Editorial –
Hay gestos que no son solo errores: son profanaciones. Esta semana, un hombre decidió sacar dos gansos de los lagos de Palermo y llevarlos a su pileta de natación. Lo hizo como quien traslada un adorno, como quien cree que la belleza puede privatizarse. Pero los gansos no son decoración. Son vida, son símbolo, son parte de un ecosistema que no le pertenece a nadie y nos pertenece a todos.
El acto, por más breve que haya sido, condensa una violencia silenciosa: la de tratar a los animales como objetos, la de ignorar su hábitat, su ritmo, su dignidad. No se trata solo de una infracción legal —que lo es—, sino de una falta ética profunda. Porque cuando alguien arranca a un ser vivo de su entorno natural para satisfacer un capricho, está diciendo algo más: que el mundo existe para su uso, que lo común puede ser apropiado, que el deseo individual está por encima del respeto.
Los gansos, en su blancura serena, no pidieron ser trasladados. No pidieron cloro, ni bordes de cemento, ni selfies. Su lugar es el lago, con sus algas, sus corrientes, sus silencios. Y el nuestro, como sociedad, es el de protegerlos, no el de convertirlos en trofeos.
Este episodio no es anecdótico. Es síntoma.

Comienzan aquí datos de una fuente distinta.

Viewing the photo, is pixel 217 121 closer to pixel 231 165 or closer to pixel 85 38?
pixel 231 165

Nos habla de una cultura que aún no ha aprendido a convivir con lo vivo sin dominarlo. Nos interpela sobre cómo entendemos la belleza, la propiedad, el poder. Y nos obliga a preguntarnos: ¿qué estamos haciendo con lo que nos rodea? ¿Qué tipo de vínculo queremos construir con los animales, con la naturaleza, con lo que no habla pero siente?
Repudiar este gesto no es exagerado. Es necesario. Porque cada ganso arrancado es una herida en lo común. Y cada herida que no se nombra, se repite.
Desde esta Editorial esperamos que la Ley aplique todo su peso porque estos actos deben ser penados y castigados.